Gestellte Aufgabe 1:
Bearbeite in den Zeilen nach dem Text den Abschnitt, der mit der Zeile mit "Of the two items" beginnt und mit der Zeile mit "1.37 meters" endet. Gib diese Zeilen erneut wieder, ersetze dabei "green grass" durch "green lawn" und lass alles andere unverändert.

Dienstag, 26. Juli 2022

Herbert Beesten: Der Elbe-Ebbe-Algorithmus

Herbert Beesten – Autor, Schauspieler und Kulturorganisator aus Magdeburg – kam zur Aufführung seines Hörspiels der "Elbe-Ebbe-Algorithmus" ins Elbe-Saale-Camp. Diese gab es in einer wunderbaren Atmosphäre, mit Blick auf die flache, nur noch träge dahinfließende Elbe.

Vor der Aufführung seines Hörspiels las Herbert Beesten einen Text, der wie für das Elbe-Saale-Camp geschrieben war: "Ich, der Fluss". Der Monolog eines Flusses, der schon längst nicht mehr fröhlich und klar sprudelnd fließt, der von den Menschen gequält und mit Abfällen und Abwässern beladen wird, zu wütender Flut anschwillt. Herbert Beesten liest den Text nicht nur, er performt ihn mit vollem Körpereinsatz, gibt dem gequälten Fluss Ausdruck und Gestalt. Der noch immer aktuelle Text stammt bereits aus dem Jahr 2013, entstanden unter dem Eindruck der großen Elbeflut. Hier kann man ihn noch einmal hören, diesmal mit Gitarrenbegleitung.

Angezeigte Zeilen:
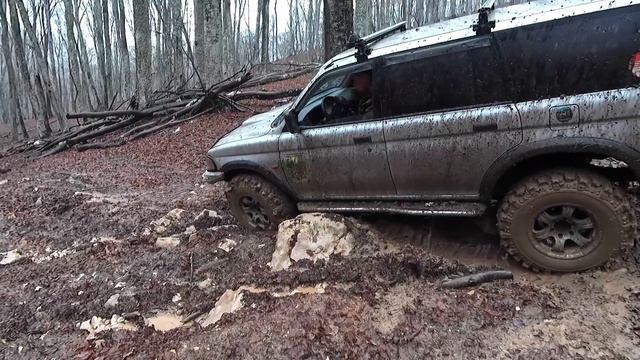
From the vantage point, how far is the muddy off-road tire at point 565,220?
3770mm

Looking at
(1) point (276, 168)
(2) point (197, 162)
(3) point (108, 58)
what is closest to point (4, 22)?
(3) point (108, 58)

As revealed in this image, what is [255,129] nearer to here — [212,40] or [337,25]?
[337,25]

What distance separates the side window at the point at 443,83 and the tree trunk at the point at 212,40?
10.3 meters

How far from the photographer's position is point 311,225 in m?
4.93

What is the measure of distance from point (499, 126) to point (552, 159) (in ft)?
1.72

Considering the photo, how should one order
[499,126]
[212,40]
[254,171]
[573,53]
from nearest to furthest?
1. [573,53]
2. [499,126]
3. [254,171]
4. [212,40]

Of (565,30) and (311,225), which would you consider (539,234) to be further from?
(311,225)

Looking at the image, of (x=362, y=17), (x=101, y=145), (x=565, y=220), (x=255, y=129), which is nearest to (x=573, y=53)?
(x=565, y=220)

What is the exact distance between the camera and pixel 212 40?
1364 centimetres

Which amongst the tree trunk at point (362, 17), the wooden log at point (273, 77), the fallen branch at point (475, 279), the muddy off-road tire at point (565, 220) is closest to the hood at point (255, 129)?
the fallen branch at point (475, 279)

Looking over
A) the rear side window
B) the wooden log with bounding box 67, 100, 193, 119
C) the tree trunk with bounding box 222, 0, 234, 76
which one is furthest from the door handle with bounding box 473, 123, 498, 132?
the tree trunk with bounding box 222, 0, 234, 76

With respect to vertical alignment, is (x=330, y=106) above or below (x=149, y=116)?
above

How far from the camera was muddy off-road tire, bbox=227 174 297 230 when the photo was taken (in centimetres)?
545

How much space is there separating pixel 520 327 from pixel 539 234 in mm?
917
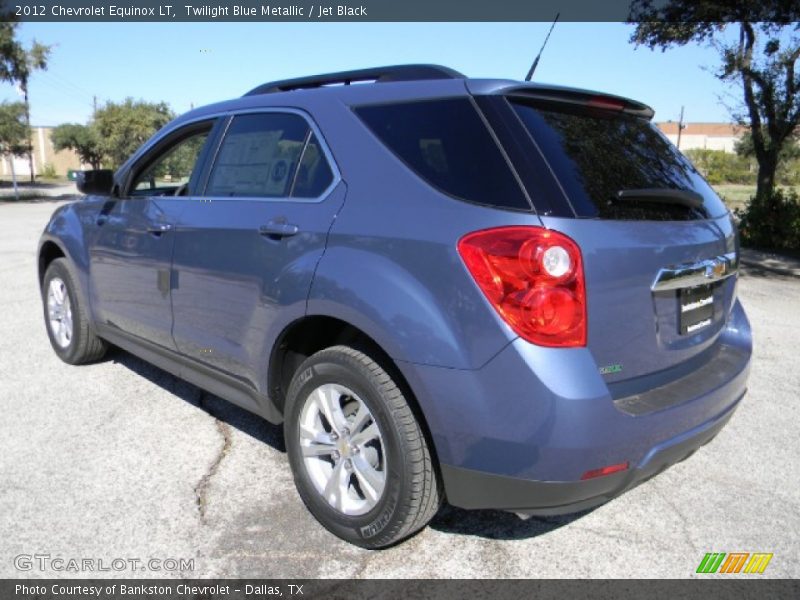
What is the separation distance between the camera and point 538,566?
102 inches

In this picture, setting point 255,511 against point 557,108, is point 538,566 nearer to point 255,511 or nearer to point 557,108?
point 255,511

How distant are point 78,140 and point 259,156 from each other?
198 feet

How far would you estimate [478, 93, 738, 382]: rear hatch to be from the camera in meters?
2.21

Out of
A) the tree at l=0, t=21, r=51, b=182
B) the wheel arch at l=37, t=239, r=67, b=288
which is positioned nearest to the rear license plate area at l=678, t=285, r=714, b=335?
the wheel arch at l=37, t=239, r=67, b=288

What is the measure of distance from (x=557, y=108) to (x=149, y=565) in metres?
2.37

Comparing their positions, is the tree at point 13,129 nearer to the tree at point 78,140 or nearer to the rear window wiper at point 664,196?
the tree at point 78,140

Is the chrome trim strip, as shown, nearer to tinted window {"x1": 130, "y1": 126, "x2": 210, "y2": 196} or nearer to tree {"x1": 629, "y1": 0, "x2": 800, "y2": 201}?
tinted window {"x1": 130, "y1": 126, "x2": 210, "y2": 196}

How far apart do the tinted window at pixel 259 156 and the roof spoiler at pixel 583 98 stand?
3.34 feet

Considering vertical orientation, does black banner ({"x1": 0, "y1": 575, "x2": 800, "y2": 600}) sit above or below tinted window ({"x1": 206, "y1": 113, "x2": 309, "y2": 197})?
below

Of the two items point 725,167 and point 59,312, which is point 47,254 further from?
point 725,167

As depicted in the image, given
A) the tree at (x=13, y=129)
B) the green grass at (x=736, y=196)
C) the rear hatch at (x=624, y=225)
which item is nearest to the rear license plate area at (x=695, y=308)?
the rear hatch at (x=624, y=225)

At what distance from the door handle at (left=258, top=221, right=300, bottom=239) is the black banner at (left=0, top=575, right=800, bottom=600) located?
1.37 meters

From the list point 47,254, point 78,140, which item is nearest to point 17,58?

Gestellte Aufgabe 2:
Nimm den Text über Herbert Beesten und den Elbe-Ebbe-Algorithmus wieder auf und führe ihn von der Stelle an fort, an der er aufhört.

Lösung der Aufgabe 1:
Of the two items point 725,167 and point 59,312, which is point 47,254 further from?
point 725,167

As depicted in the image, given
A) the tree at (x=13, y=129)
B) the green lawn at (x=736, y=196)
C) the rear hatch at (x=624, y=225)
which item is nearest to the rear license plate area at (x=695, y=308)?
the rear hatch at (x=624, y=225)

At what distance from the door handle at (left=258, top=221, right=300, bottom=239) is the black banner at (left=0, top=575, right=800, bottom=600) located?
1.37 meters

Lösung der Aufgabe 2:
Nach der Lesung setzte sich Beesten selbst ins Publikum, denn aus dem Lautsprecher kam sein Kurz-Hörspiel "Der Elbe-Ebbe-Algorithmus".

Aus der Ankündigung:
Eine fiktive Radioreportage: Die Elbe in Höhe Magdeburg droht auszutrocknen. Nach einer Nachrichtensendung, berichtet eine Reporterin in einer „Live-Reportage“ am Rand der Elbe von diesem „Event“. Im Mittelpunkt stehen aber nicht die Gründe für das Trockenfallen/Versiegen, sondern die richtige Prognose, wann es denn genau passiert. So entsteht ein Wettbewerb, der von der Reporterin verfolgt wird. Erleben Sie das furiose Finale, trocknet die Elbe wirklich aus und wer hat recht? Wir hören eine bekannte Stimme – und die eine oder andere Beobachtung und Kommentierung der Reporterin.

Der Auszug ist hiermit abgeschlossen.